Each finger 36 has, about one third along its length from the top end, an attachment shoulder 37 directed towards the axis xx. Each finger 36, pivoted at the point 0 at the end of the cylinder 30, is equipped with a spring 38 fixed at a first end to the finger itself and at its second end to the cylinder 30. This spring constitutes an overcenter toggle or "tumbler" device enabling the finger 36 to occupy two fixed positions on either side of the pivot axis O of the finger. Finally, the external part 39 of the foot of the finger cooperates with a fixed jacket 30A coaxial with the cylinder 30 to move the fingers from the spread apart position to the inverse position when the cylinder 30 reaches its bottom position.
Refer again to FIG. 2.
When the spring 32 is relaxed, it can be recharged by a device including arms 40 parallel to the axis xx equi-angularly disposed around the axis, for example two or three such arms. The arms pass through appropriate openings in the bottom 33. At the top, the arms are linked by a horizontal ring 41. At their other end, the arms 40 are fixed to a plate 42 (or alternatively to two arms), to which is fixed the end of a screwthreaded rod 43, concentric with the axis xx and which can be moved in translation along the axis xx by a reversible electric motor 44.

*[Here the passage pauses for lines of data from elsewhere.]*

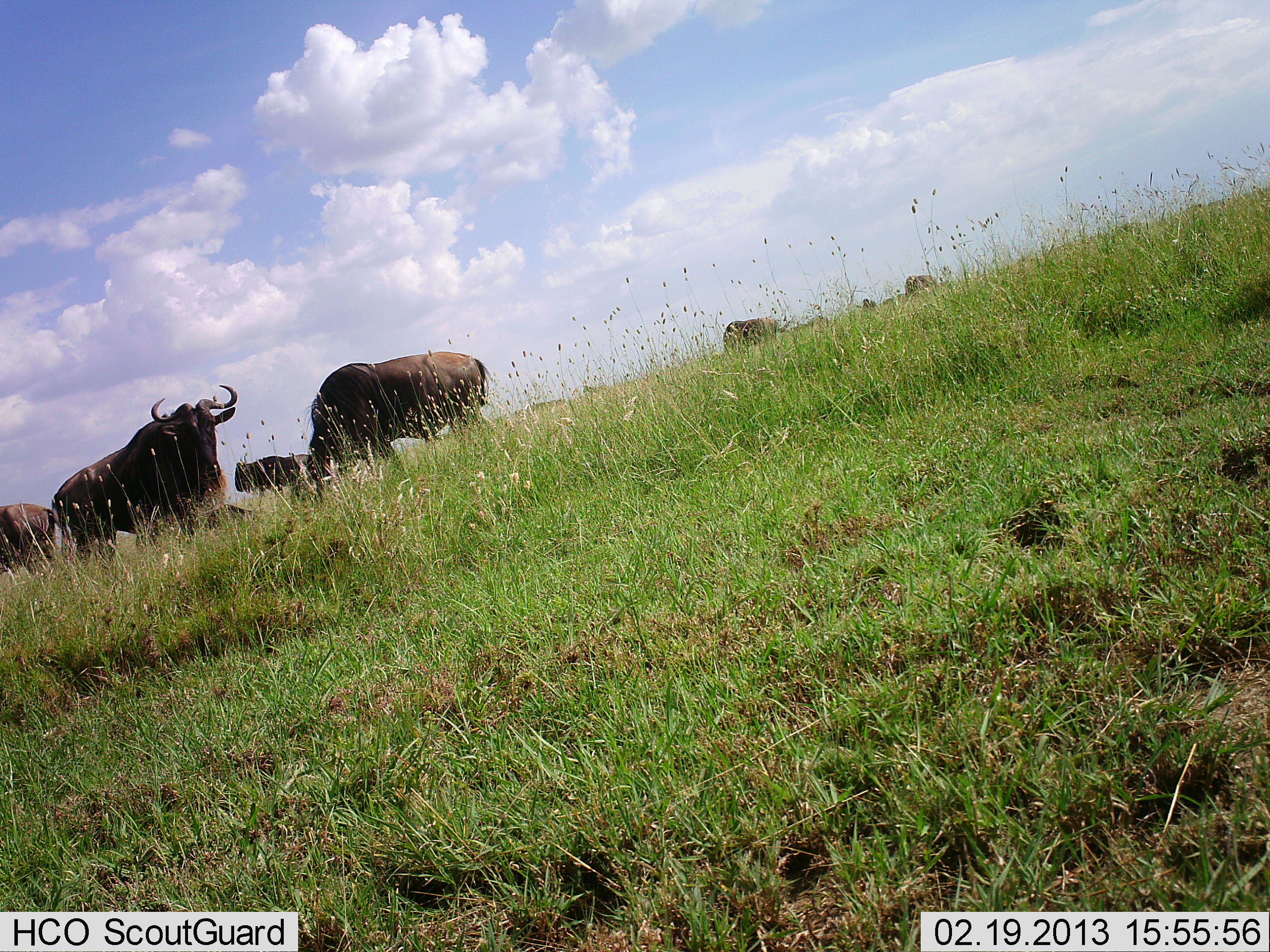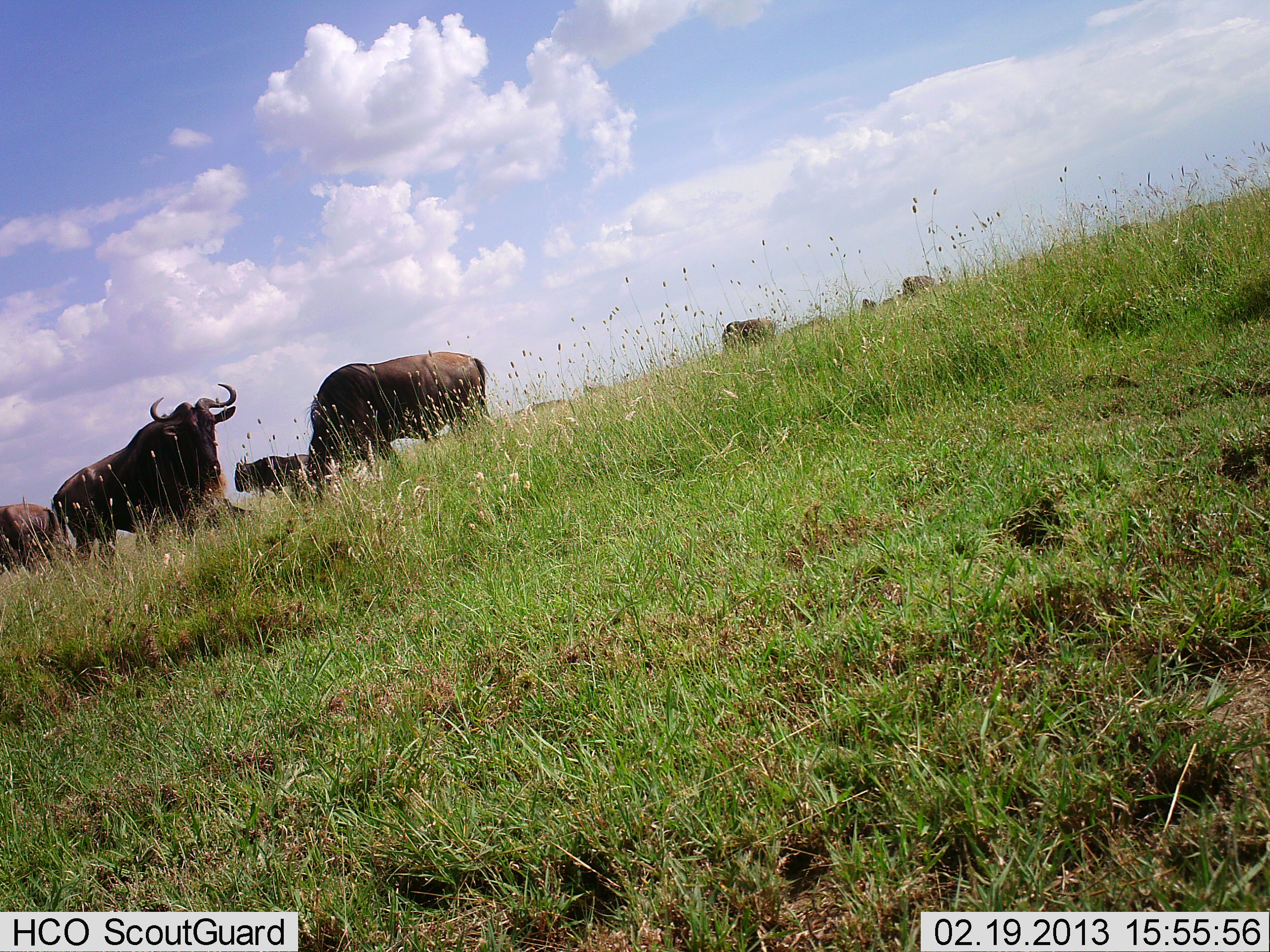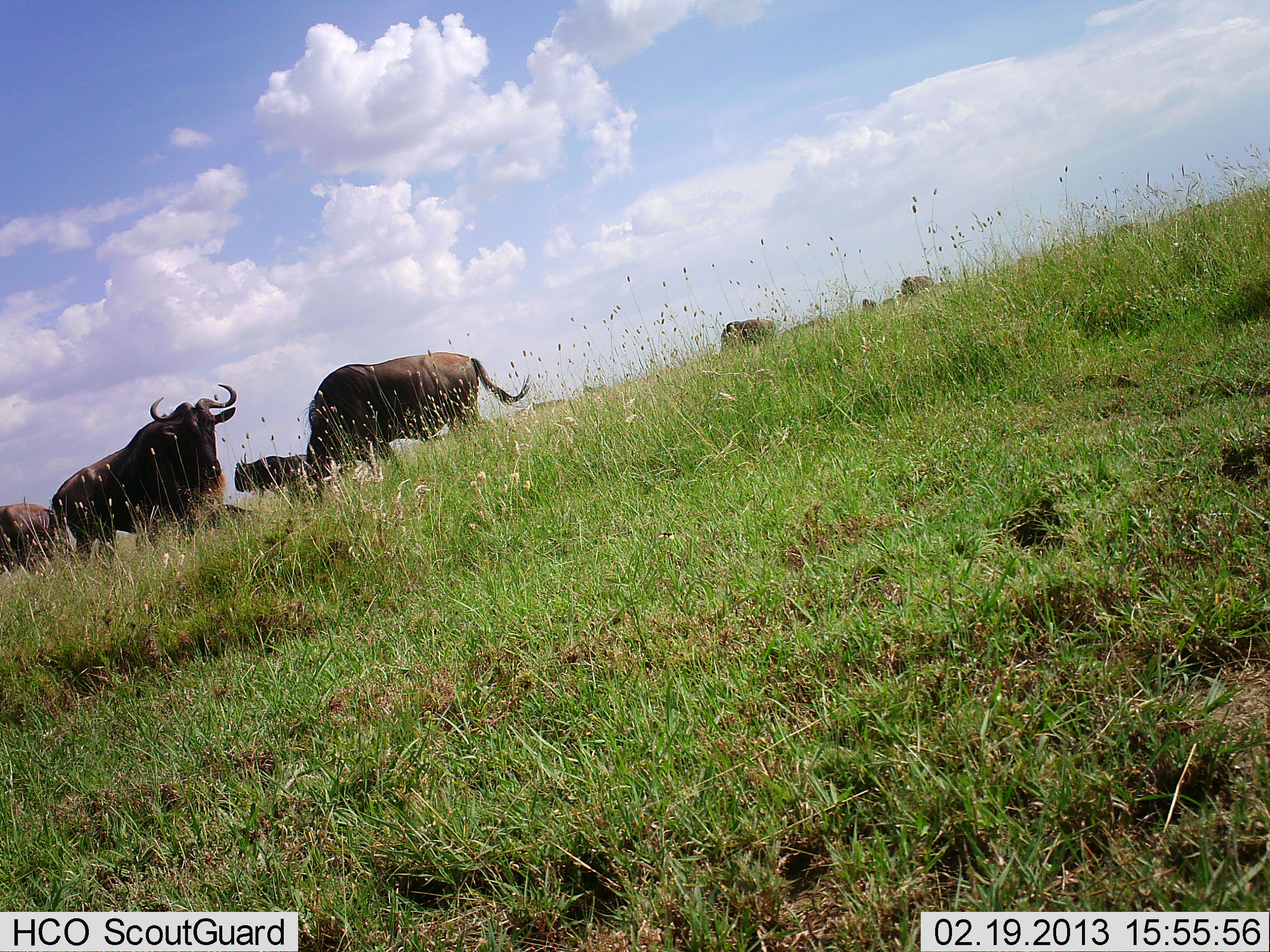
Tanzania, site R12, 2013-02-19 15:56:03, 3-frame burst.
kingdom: Animalia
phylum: Chordata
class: Mammalia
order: Artiodactyla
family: Bovidae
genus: Connochaetes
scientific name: Connochaetes taurinus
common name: blue wildebeest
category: wildebeest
Wildebeest (blue wildebeest) (Connochaetes taurinus), count 9. Behavior (volunteer vote fractions): standing 73%, resting 15%, moving 8%, interacting 0%. Young present (vote fraction): 4%. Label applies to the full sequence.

The motor 44 and the rod 43 are accommodated in a cylindrical housing 45 attached to the bottom 33 and closed by a plate 46 with a hole 46 through which the rod 43 passes. The cylinder 45 also provides a guide for the cylinder 30.
The operating mechanism functions in the following manner.

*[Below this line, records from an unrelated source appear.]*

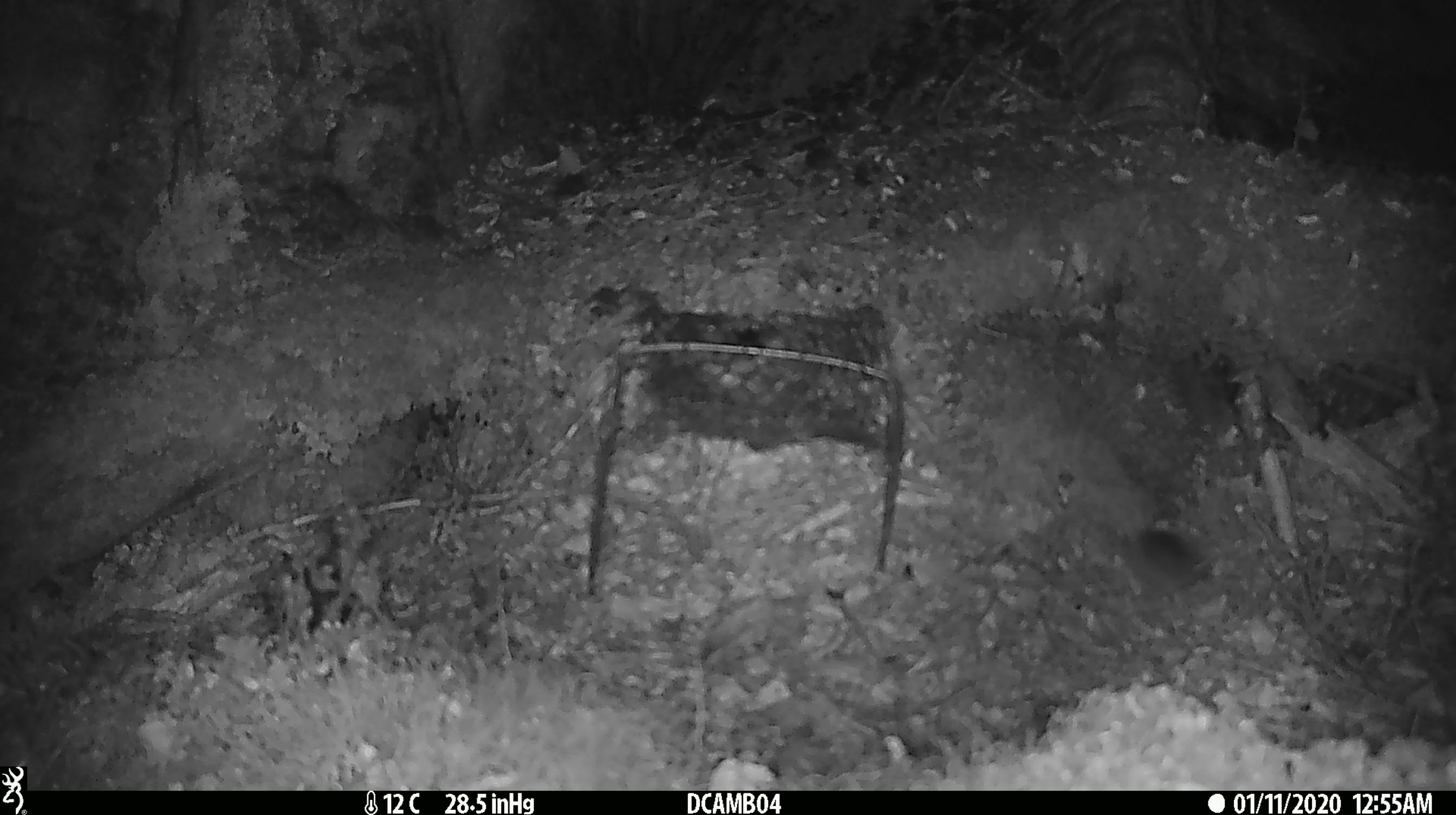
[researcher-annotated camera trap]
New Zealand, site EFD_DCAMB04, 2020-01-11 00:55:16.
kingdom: Animalia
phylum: Chordata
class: Mammalia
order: Rodentia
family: Muridae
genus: Mus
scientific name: Mus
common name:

In normal operation, when the circuit-breaker is in the set position, the springs 25 and 32 are charged, in which condition they are maintained by the abutments 27 and 34, respectively (FIG. 2).
When an open instruction is issued, the opening coil 28 is energized and retracts the abutment 27, which pivots in the direction of the arrow F1. The tripping spring 25 relaxes, entraining the circuit-breaker operating link (FIG. 5). At the end of this movement, the plate 24 rests on the shoulders of the fingers 36.
A close instruction given 0.3 s after the circuit-breaker opens energizes the closing coil 35 which retracts the abutment 34 which turns in the direction of the arrow F2.
The spring 32 relaxes, which displaces the cylinder 30. The fingers 36 entrain the disk 24, which sets the circuit-breaker and compresses the tripping spring 25. The normal position of the disk 24 is overshot by a few millimeters, enabling the abutment 27 to resume its place. When the ends of the fingers 36 contact the cylinder 26, the end of which is beveled, the fingers 36 spread apart (FIG. 4), releasing the disk 24 which drops onto its abutment 27. The spring 38 holds the fingers 36 in the spread apart position. Following this setting the operating mechanism has the configuration shown in FIG. 6. Note that at the end of the tripping maneuver the ring 31 is in contact with the ring 41.
The spring 32 is stronger than the spring 25 in order simultaneously to impart the setting movement to the mobile assembly and to compress the spring 25.
A second opening may be necessary if the fault persists. It will be obtained as previously by energizing the opening coil 28 to retract the abutment 27 and allow the spring 25 to relax.
At the end of this second opening, the configuration of the operating mechanism will be that shown in FIG. 7.
According to the applicable standards, it must be possible for the circuit-breaker to be reset within a specified time-delay, for example 10 seconds. The operating mechanism of the invention allows this: immediately the second opening of the circuit-breaker is completed, the motor 44 is started; it pivots the screwthreaded rod 43 which entrains the disk 42 and the arms 40. The ring 41 entrains the ring 31 and the cylinder 30 to which it is attached. This maneuver compresses the spring 32. As previously, the rod 43 overshoots the mark slightly, which enables the abutment to resume its position on the ring 31. The motor 44 is stopped, at which point the configuration is that of FIG. 8. The motor is immediately started in the opposite direction to return the operating mechanism to the configuration of FIG. 2, i.e. with the ring 41 at the top.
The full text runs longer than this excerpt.